### EXERCISE
Repeat every one of the rows below word for word, but leave out the picture.
---------- DATA LINES ----------
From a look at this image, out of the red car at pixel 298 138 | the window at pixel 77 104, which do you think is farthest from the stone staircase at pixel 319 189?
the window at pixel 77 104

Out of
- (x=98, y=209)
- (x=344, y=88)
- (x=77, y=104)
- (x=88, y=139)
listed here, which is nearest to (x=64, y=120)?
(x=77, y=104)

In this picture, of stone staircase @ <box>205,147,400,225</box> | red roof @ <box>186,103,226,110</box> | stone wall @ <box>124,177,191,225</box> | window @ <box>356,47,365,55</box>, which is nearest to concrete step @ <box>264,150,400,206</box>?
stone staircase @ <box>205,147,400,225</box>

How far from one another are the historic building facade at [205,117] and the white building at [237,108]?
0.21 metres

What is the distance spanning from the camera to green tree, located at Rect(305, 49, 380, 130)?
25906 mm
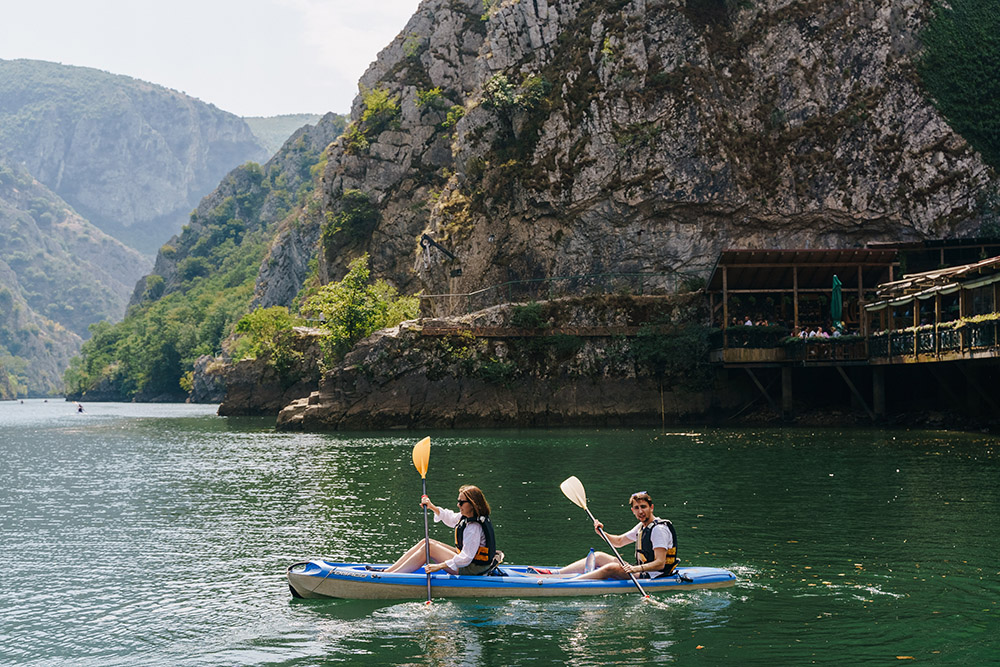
----------
### SOLUTION TO THE EXERCISE
From a look at this image, out of the red car at pixel 298 138 | the window at pixel 77 104, which do you think is farthest from the stone staircase at pixel 319 189?
the window at pixel 77 104

Out of
- (x=98, y=209)
- (x=344, y=88)
- (x=77, y=104)
- (x=88, y=139)
listed here, which is nearest to (x=64, y=120)?
(x=77, y=104)

In this picture, of stone staircase @ <box>205,147,400,225</box> | red roof @ <box>186,103,226,110</box> | stone wall @ <box>124,177,191,225</box> | window @ <box>356,47,365,55</box>, which is nearest to concrete step @ <box>264,150,400,206</box>?
stone staircase @ <box>205,147,400,225</box>

How far from one another are the historic building facade at [205,117] and the white building at [237,108]?
0.21 metres

What is the distance spanning from the camera to green tree, located at Rect(305, 49, 380, 130)?
25906 mm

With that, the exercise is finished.